== DATA PROVIDED ==

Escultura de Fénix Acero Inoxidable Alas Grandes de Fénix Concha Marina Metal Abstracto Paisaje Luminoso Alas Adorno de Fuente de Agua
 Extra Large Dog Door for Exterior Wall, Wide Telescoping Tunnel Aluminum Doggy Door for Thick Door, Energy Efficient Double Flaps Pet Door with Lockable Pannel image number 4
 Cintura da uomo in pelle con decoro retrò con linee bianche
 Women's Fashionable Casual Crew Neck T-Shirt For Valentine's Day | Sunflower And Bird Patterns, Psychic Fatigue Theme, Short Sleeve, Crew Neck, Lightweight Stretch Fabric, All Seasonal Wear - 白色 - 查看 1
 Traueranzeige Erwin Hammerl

===

All entries above should be duplicated exactly, none omitted.

Escultura de Fénix Acero Inoxidable Alas Grandes de Fénix Concha Marina Metal Abstracto Paisaje Luminoso Alas Adorno de Fuente de Agua
 Extra Large Dog Door for Exterior Wall, Wide Telescoping Tunnel Aluminum Doggy Door for Thick Door, Energy Efficient Double Flaps Pet Door with Lockable Pannel image number 4
 Cintura da uomo in pelle con decoro retrò con linee bianche
 Women's Fashionable Casual Crew Neck T-Shirt For Valentine's Day | Sunflower And Bird Patterns, Psychic Fatigue Theme, Short Sleeve, Crew Neck, Lightweight Stretch Fabric, All Seasonal Wear - 白色 - 查看 1
 Traueranzeige Erwin Hammerl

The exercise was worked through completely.